Fucking hell I hate the soundman in Cul de Sac. He’s got a stupid “don’t look at me” expression on his face… I know this sort of Dutch lad, he’s right, everyone else is wrong, he’s not emotionally involved, he’s no real interest in what’s going on except to coyly, mutely suggest he’s better than anyone else in the room. Normally lads like this are commuting to Den Haag to run the government here, but this one’s been sent down some wormhole to mix the sound at Cul de Sac and it’s all going to shit. The vocals are constantly underpowered, repeated attempts to sort the sound come to shit through a mix of dodgy mics and sheer bloody minded ineptitude. Now Fat White Family’s sound isn’t what we Docktors would call difficult; but there’s a lot of it, and a lot of it has to be loud as well, the idea is to create one of those hedonistic stews of sound that shock and enervate at the same time, akin to jumping into the sea. We could throw names of other shaman punks like the Fall and the Monks and a whole host of half-forgotten garage or punk or psych bands about, and that’s all well and dandy, but I wonder… on record Fat White Family’s probably never ever going to capture this something that has all of us going bonkers for them right at this moment. Hope I’m wrong.
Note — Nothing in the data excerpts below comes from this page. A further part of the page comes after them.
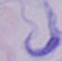
modality = micrograph
magnification = 1000x
identification = trypanosome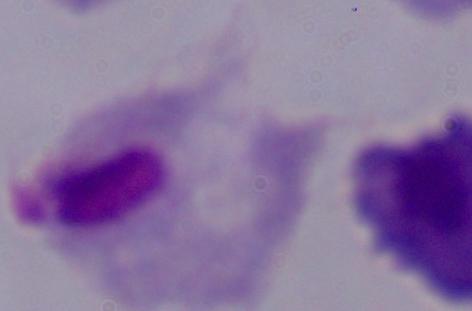

Summary:
  - Identification: trichomonad
  - Modality: photomicrograph
  - Magnification: 1000x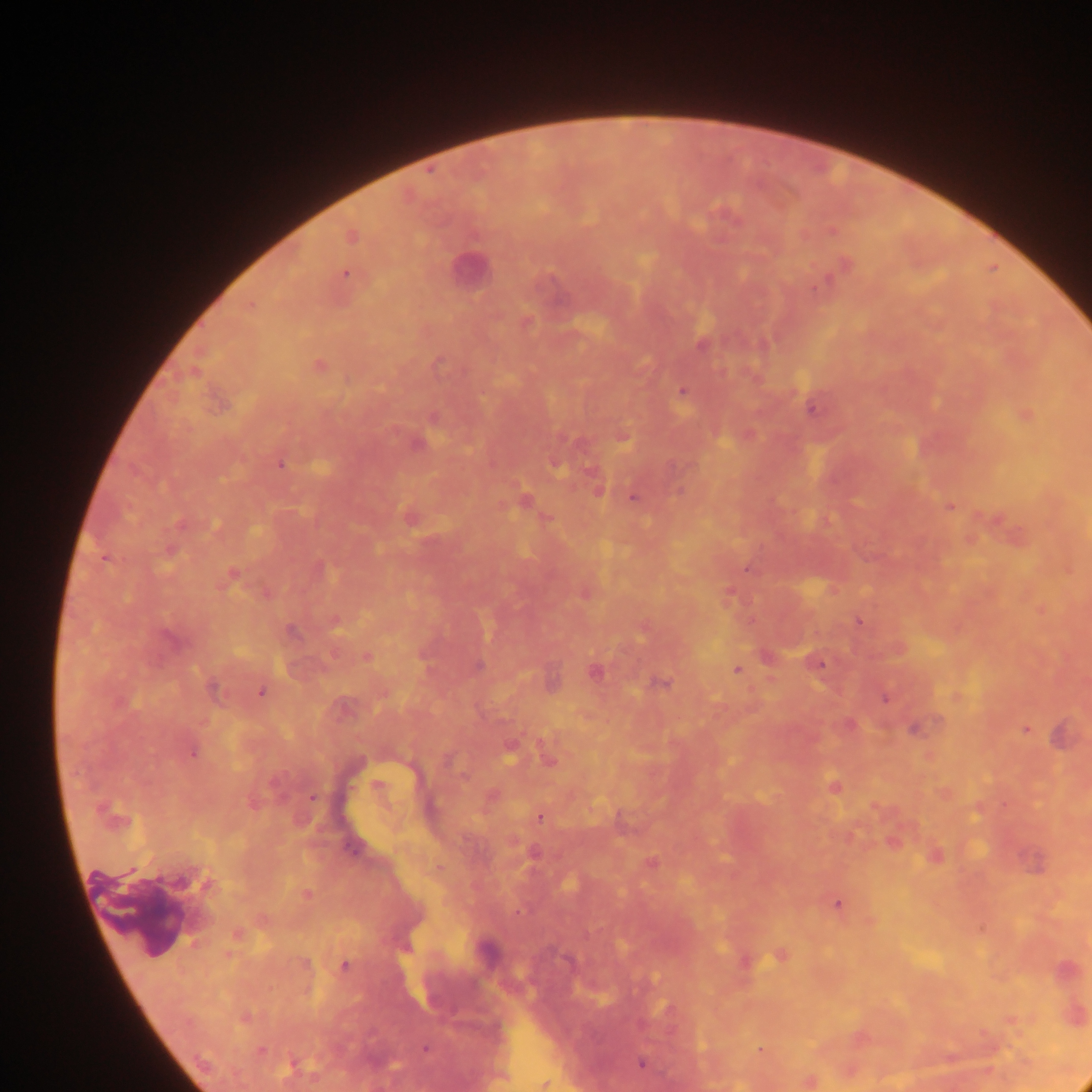

capture = mobile-phone photograph through a microscope
preparation = thick blood smear
malaria parasite locations = approximate centers as {x, y} in pixels: {725, 216}, {832, 229}, {351, 235}, {843, 265}, {345, 273}, {249, 306}, {525, 322}, {702, 343}, {317, 365}, {683, 391}, {812, 406}, {1024, 414}, {434, 418}, {748, 434}, {622, 436}, {416, 443}, {555, 462}, {280, 464}, {597, 489}, {633, 496}, {524, 501}, {949, 506}, {409, 516}, {997, 520}, {746, 568}, {231, 574}, {585, 593}, {729, 593}, {1041, 609}, {334, 620}, {859, 621}, {643, 627}, {366, 657}, {815, 662}, {478, 665}, {737, 669}, {595, 671}, {661, 682}, {215, 689}, {261, 691}, {957, 696}, {884, 697}, {915, 727}, {1025, 729}, {1061, 735}, {509, 748}, {191, 751}, {547, 756}, {377, 787}, {833, 787}, {311, 796}, {490, 796}, {875, 807}, {539, 817}, {893, 841}, {533, 853}, {935, 856}, {651, 863}, {1034, 863}, {306, 894}, {837, 904}, {237, 933}, {780, 955}, {744, 960}, {344, 966}, {245, 1017}, {1011, 1019}, {425, 1048}, {759, 1049}, {641, 1063}, {808, 1080}, {544, 1083}
country = Ghana
image size = 1092×1092 pixels
leukocyte locations = approximate centers as {x, y} in pixels: {470, 269}
field of view = singleClassify this cell by malaria status.
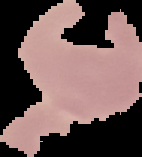

It is uninfected.

preparation = thin blood smear
image type = cell region segmented out of the field of view; surrounding area masked to black
image size = 142×157 pixelsIdentify the blood parasite species.
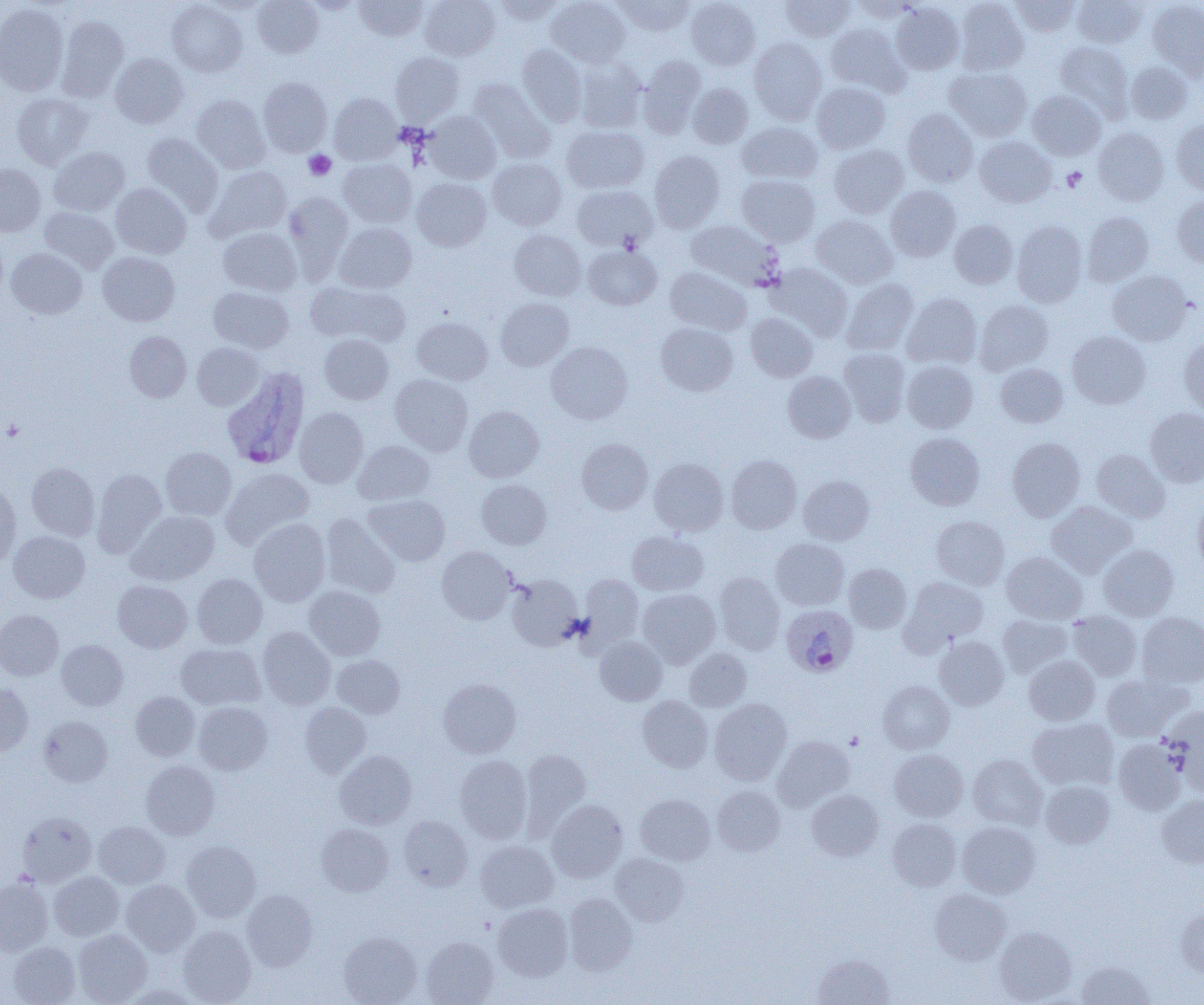

Plasmodium ovale.

Summary:
  - Coordinate format: approximate bounding boxes as (x1, y1, x2, y2) in pixels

But forget that; tonight, tonight, they really are the feral pipers at the gates of dawn. Maybe it’s the bucket loads of charisma they have, the sheer messiness of their demeanour, allied to their total commitment; I don’t know. It’s like a bedroom gig and a stadium gig at the same time, the ultimate dream fulfillment, standing in front of the mirror with the hairbrush stuff. Ach… Writing about gigs like this always seems to miss the point, always misses what the essence is. It’s impossible to say why everyone is going nuts to this bunch of lads. Maybe it’s just the fact that we all know that they are the current ambassadors of the human spirit in all its youthful, messy, potential. Unwitting, careless holders of the chalice, this band are the moment. You are mad to ignore them.
After that we reel out of the venue and go to the after party in Little Devil. It’s utter chaos. Beautiful chaos; naïve, trusting, wild; and a reminder why I love living in Holland, why I love the Dutch when they party like this. I come home dripping with sweat reeking like a dog that’s been rolling about in a sump pit. Oh God, I need home but I don’t want home. I need a withdrawal. 11 months and 20 odd days and counting.